------ Bahan Latihan ------

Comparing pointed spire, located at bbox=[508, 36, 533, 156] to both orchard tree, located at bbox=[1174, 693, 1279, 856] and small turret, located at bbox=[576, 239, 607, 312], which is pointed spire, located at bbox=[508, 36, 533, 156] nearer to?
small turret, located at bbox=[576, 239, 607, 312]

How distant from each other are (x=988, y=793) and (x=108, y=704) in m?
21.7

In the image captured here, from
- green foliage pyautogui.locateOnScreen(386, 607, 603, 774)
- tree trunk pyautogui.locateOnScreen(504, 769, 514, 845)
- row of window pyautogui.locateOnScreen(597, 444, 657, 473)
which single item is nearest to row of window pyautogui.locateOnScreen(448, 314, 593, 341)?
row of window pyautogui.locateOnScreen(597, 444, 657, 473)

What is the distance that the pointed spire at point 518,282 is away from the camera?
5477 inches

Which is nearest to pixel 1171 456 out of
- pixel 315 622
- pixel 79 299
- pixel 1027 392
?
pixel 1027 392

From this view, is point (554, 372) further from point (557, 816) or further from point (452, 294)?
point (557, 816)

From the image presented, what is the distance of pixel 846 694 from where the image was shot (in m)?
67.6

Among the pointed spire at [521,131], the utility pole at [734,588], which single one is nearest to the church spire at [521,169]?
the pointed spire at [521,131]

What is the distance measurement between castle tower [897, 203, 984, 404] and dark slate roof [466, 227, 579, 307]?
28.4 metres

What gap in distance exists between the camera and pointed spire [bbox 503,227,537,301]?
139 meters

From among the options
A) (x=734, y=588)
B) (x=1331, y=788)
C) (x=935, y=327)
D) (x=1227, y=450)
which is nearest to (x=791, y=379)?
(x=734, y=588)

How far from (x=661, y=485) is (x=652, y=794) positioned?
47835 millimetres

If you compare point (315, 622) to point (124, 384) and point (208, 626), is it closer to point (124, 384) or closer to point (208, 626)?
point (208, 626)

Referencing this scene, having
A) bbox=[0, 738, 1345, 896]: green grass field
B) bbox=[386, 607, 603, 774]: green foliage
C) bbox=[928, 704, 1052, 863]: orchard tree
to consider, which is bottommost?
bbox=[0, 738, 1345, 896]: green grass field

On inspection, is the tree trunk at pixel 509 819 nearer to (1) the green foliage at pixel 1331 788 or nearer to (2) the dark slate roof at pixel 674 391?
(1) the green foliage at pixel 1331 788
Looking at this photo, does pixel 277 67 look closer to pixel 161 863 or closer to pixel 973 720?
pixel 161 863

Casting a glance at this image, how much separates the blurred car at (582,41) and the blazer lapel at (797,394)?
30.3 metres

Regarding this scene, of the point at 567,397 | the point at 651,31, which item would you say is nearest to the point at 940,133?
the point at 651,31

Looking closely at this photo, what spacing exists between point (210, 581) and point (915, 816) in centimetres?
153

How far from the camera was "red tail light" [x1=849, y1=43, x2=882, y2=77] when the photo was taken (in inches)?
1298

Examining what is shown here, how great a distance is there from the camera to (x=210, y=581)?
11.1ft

------

● **Petunjuk Tugas**:
Tulis ulang semua baris di atas dengan mengganti "tree trunk" menjadi "trunk" di setiap tempat kemunculannya. Biarkan bagian lain tetap sama.

● **Jawaban Lengkap**:
Comparing pointed spire, located at bbox=[508, 36, 533, 156] to both orchard tree, located at bbox=[1174, 693, 1279, 856] and small turret, located at bbox=[576, 239, 607, 312], which is pointed spire, located at bbox=[508, 36, 533, 156] nearer to?
small turret, located at bbox=[576, 239, 607, 312]

How distant from each other are (x=988, y=793) and (x=108, y=704) in m?
21.7

In the image captured here, from
- green foliage pyautogui.locateOnScreen(386, 607, 603, 774)
- trunk pyautogui.locateOnScreen(504, 769, 514, 845)
- row of window pyautogui.locateOnScreen(597, 444, 657, 473)
which single item is nearest to row of window pyautogui.locateOnScreen(448, 314, 593, 341)?
row of window pyautogui.locateOnScreen(597, 444, 657, 473)

What is the distance that the pointed spire at point 518,282 is away from the camera?
5477 inches

Which is nearest to pixel 1171 456 out of
- pixel 315 622
- pixel 79 299
- pixel 1027 392
?
pixel 1027 392

From this view, is point (554, 372) further from point (557, 816) or further from point (452, 294)?
point (557, 816)

From the image presented, what is the distance of pixel 846 694 from where the image was shot (in m)?
67.6

Among the pointed spire at [521,131], the utility pole at [734,588], which single one is nearest to the church spire at [521,169]?
the pointed spire at [521,131]

What is the distance measurement between castle tower [897, 203, 984, 404] and dark slate roof [466, 227, 579, 307]?
28.4 metres

What gap in distance exists between the camera and pointed spire [bbox 503,227,537,301]?
139 meters

From among the options
A) (x=734, y=588)
B) (x=1331, y=788)
C) (x=935, y=327)
D) (x=1227, y=450)
which is nearest to (x=791, y=379)?
(x=734, y=588)

How far from (x=661, y=485) is (x=652, y=794) positioned?
47835 millimetres

If you compare point (315, 622) to point (124, 384) and point (208, 626), is it closer to point (124, 384) or closer to point (208, 626)?
point (208, 626)

Referencing this scene, having
A) bbox=[0, 738, 1345, 896]: green grass field
B) bbox=[386, 607, 603, 774]: green foliage
C) bbox=[928, 704, 1052, 863]: orchard tree
to consider, which is bottommost?
bbox=[0, 738, 1345, 896]: green grass field

On inspection, is the trunk at pixel 509 819 nearer to (1) the green foliage at pixel 1331 788 or nearer to (2) the dark slate roof at pixel 674 391?
(1) the green foliage at pixel 1331 788
Looking at this photo, does pixel 277 67 look closer to pixel 161 863 or closer to pixel 973 720?
pixel 161 863

Casting a glance at this image, how much separates the blurred car at (582,41) and the blazer lapel at (797,394)?
30.3 metres

Regarding this scene, of the point at 567,397 | the point at 651,31, which item would you say is nearest to the point at 940,133?
the point at 651,31

Looking closely at this photo, what spacing exists between point (210, 581) and point (915, 816) in centimetres?
153

How far from the camera was "red tail light" [x1=849, y1=43, x2=882, y2=77] when the photo was taken (in inches)?
1298

Examining what is shown here, how great a distance is there from the camera to (x=210, y=581)?
11.1ft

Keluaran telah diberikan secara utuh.